[START OF Materials provided]

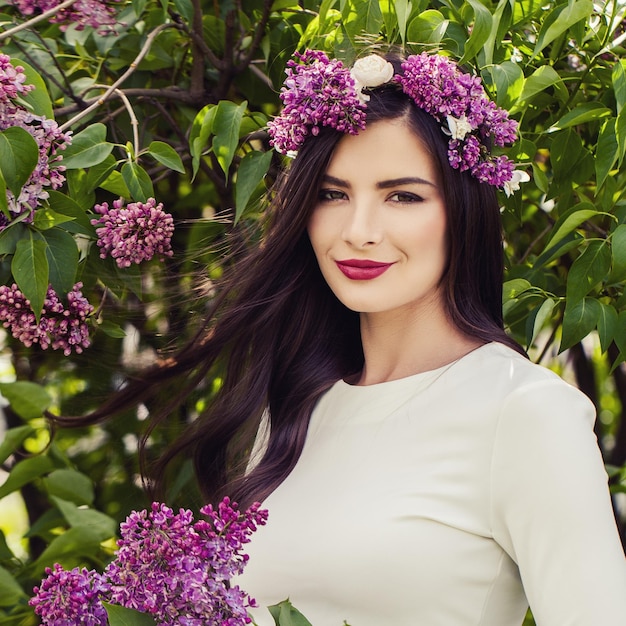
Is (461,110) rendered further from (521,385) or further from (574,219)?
(521,385)

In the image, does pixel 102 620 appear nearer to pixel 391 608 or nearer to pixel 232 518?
pixel 232 518

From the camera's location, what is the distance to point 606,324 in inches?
55.5

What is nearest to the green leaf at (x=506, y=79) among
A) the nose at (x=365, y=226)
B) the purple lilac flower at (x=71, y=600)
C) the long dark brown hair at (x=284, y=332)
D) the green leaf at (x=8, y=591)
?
the long dark brown hair at (x=284, y=332)

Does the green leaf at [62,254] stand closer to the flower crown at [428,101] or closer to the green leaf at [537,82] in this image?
the flower crown at [428,101]

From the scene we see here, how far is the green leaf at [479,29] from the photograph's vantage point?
126 centimetres

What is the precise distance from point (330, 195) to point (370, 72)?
18 centimetres

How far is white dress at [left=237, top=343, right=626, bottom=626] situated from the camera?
1193 mm

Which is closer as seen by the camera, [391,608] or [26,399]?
[391,608]

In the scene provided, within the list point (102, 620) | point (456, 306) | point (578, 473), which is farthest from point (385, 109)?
point (102, 620)

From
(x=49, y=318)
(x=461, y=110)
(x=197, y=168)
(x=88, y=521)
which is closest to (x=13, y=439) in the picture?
(x=88, y=521)

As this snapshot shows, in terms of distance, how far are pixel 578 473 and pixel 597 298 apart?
1.43 ft

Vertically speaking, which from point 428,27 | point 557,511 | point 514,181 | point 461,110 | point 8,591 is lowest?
point 8,591

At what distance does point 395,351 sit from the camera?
1560 mm

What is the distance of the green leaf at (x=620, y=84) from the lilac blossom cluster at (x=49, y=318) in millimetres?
741
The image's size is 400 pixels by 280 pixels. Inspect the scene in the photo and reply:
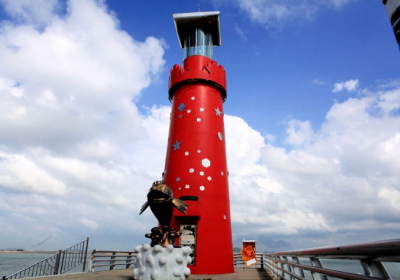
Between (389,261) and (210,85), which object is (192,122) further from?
(389,261)

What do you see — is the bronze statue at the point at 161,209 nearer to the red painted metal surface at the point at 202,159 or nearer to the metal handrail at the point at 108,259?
A: the red painted metal surface at the point at 202,159

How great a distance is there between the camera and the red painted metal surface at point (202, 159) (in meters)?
12.0

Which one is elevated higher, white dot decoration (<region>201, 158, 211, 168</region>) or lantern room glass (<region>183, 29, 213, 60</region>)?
lantern room glass (<region>183, 29, 213, 60</region>)

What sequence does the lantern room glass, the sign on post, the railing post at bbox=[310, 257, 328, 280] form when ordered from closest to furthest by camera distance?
the railing post at bbox=[310, 257, 328, 280] < the lantern room glass < the sign on post

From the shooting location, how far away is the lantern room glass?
16000 mm

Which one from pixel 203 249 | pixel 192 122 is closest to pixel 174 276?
pixel 203 249

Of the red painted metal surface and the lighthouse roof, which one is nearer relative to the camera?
the red painted metal surface

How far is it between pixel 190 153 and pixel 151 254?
6.41 meters

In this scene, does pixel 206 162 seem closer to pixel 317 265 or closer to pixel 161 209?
pixel 161 209

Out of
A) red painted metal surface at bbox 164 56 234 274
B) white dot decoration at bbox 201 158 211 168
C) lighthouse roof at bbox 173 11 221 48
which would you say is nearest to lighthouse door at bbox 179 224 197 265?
red painted metal surface at bbox 164 56 234 274

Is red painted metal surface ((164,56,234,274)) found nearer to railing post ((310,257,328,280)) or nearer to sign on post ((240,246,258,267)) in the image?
sign on post ((240,246,258,267))

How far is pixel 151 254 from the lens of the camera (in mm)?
7316

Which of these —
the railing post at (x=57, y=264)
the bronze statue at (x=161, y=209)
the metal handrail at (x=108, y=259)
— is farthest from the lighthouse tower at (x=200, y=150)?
the railing post at (x=57, y=264)

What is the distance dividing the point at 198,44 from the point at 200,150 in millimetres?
6740
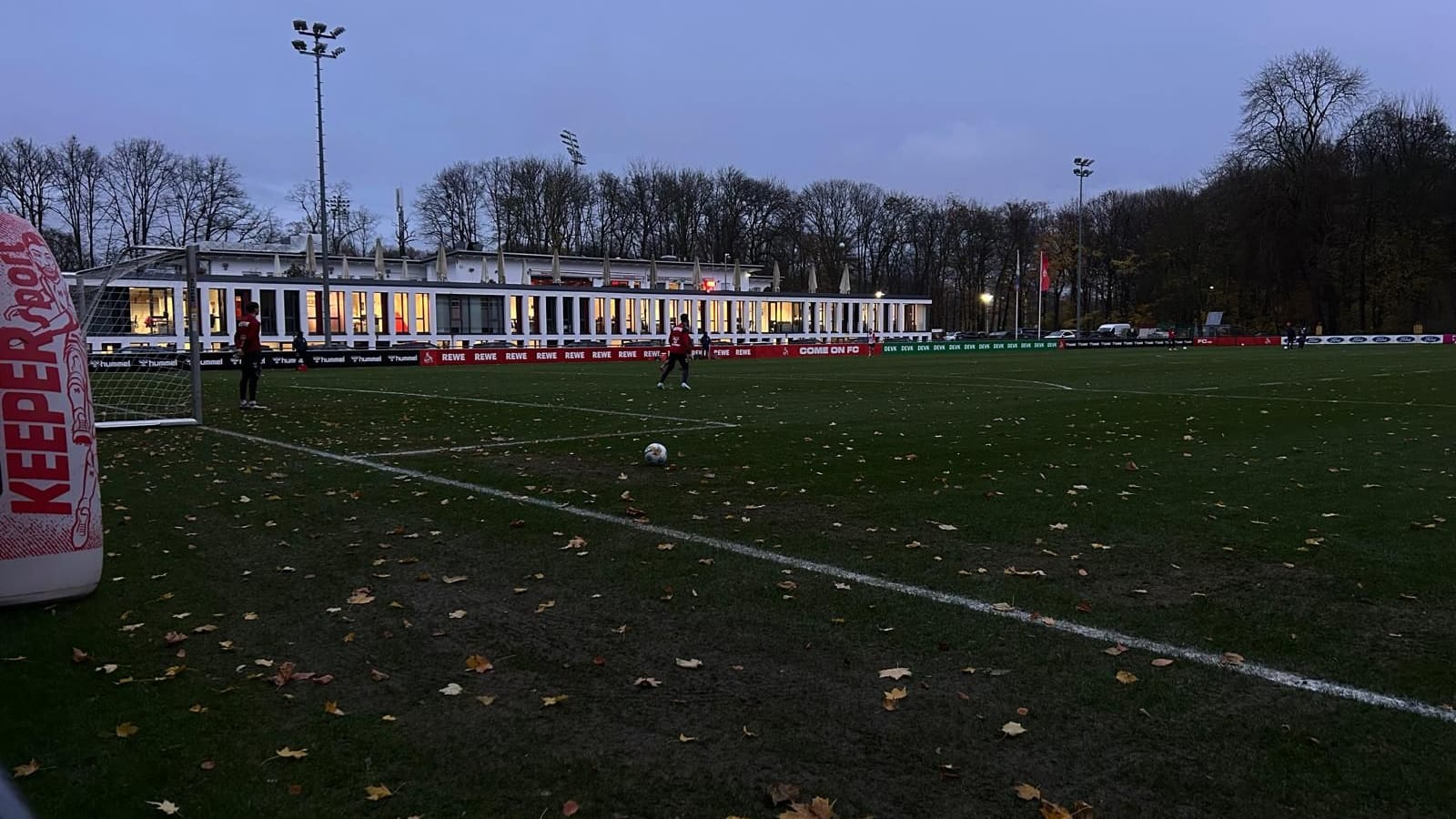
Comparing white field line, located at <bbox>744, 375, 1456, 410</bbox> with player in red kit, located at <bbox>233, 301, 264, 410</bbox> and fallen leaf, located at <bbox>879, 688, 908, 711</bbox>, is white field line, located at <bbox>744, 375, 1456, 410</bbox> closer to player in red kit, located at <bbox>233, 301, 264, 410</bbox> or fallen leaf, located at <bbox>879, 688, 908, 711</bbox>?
player in red kit, located at <bbox>233, 301, 264, 410</bbox>

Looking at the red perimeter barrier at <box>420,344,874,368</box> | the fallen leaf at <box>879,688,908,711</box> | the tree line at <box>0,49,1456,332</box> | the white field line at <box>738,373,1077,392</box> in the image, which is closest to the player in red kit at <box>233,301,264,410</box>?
the white field line at <box>738,373,1077,392</box>

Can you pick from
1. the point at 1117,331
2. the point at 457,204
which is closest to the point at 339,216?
the point at 457,204

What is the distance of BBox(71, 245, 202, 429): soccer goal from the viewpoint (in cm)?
1455

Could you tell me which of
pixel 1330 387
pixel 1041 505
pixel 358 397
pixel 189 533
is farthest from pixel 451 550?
pixel 1330 387

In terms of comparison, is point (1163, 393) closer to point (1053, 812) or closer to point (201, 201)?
point (1053, 812)

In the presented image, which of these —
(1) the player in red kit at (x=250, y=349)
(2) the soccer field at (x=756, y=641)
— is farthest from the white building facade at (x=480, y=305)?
(2) the soccer field at (x=756, y=641)

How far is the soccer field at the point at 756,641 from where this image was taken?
10.7 feet

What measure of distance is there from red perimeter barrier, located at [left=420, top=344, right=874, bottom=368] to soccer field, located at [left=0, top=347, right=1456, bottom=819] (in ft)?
108

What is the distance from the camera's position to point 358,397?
21.2 metres

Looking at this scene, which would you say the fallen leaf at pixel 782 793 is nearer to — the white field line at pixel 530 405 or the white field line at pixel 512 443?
the white field line at pixel 512 443

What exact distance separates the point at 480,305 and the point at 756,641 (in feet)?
188

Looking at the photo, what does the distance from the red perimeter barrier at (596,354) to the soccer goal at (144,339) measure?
12.0m

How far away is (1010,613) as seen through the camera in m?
5.02

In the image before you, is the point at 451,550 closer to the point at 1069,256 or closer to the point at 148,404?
the point at 148,404
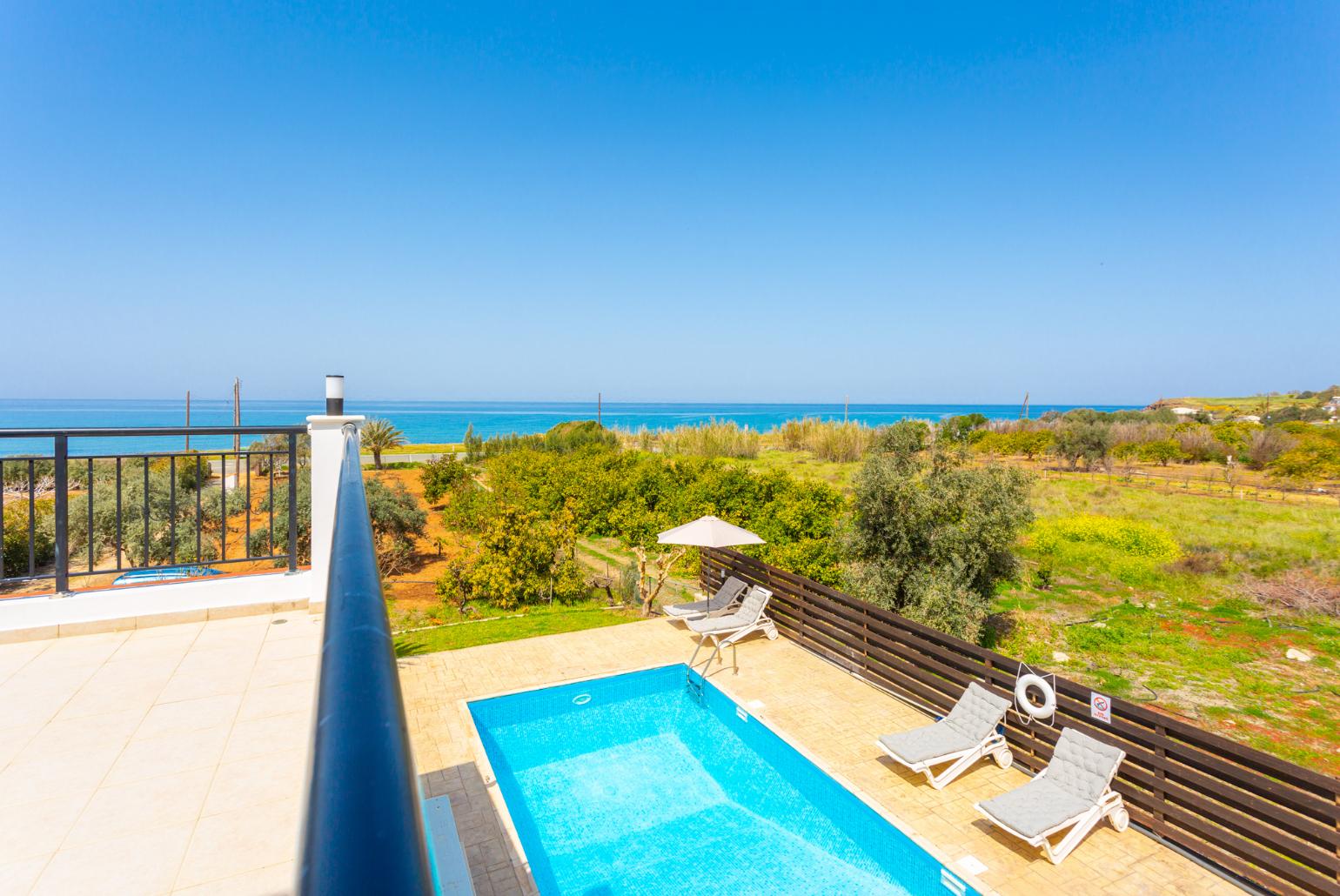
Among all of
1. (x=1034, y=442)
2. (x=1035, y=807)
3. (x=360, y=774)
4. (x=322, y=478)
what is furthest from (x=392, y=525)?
(x=1034, y=442)

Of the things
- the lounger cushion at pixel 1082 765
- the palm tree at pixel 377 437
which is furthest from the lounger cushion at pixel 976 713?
the palm tree at pixel 377 437

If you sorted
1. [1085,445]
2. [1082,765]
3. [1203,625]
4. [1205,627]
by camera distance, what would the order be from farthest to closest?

[END OF Materials provided]

Task prompt
Copy the items word for word, from the line containing "Looking at this" through the end of the items, and leave the pictures out.

Exercise solution
Looking at this scene, which would you say the fallen leaf at pixel 782 793 is nearer to — the white field line at pixel 530 405 or the white field line at pixel 512 443?
the white field line at pixel 512 443

What exact distance separates the point at 480,305 and the point at 756,641 (in feet)?
188

Looking at the photo, what does the distance from the red perimeter barrier at (596,354) to the soccer goal at (144,339) measure?
12.0m

How far away is (1010,613) as seen through the camera in m?
5.02

In the image before you, is the point at 451,550 closer to the point at 1069,256 or closer to the point at 148,404?
the point at 148,404
Among all of
1. (x=1034, y=442)
2. (x=1035, y=807)
3. (x=360, y=774)
4. (x=322, y=478)
what is furthest from (x=392, y=525)?
(x=1034, y=442)

Of the things
- the lounger cushion at pixel 1082 765
- the palm tree at pixel 377 437
which is furthest from the lounger cushion at pixel 976 713?
the palm tree at pixel 377 437

If you sorted
1. [1085,445]
2. [1082,765]
3. [1203,625]
4. [1205,627]
by camera distance, what would the order be from farthest to closest?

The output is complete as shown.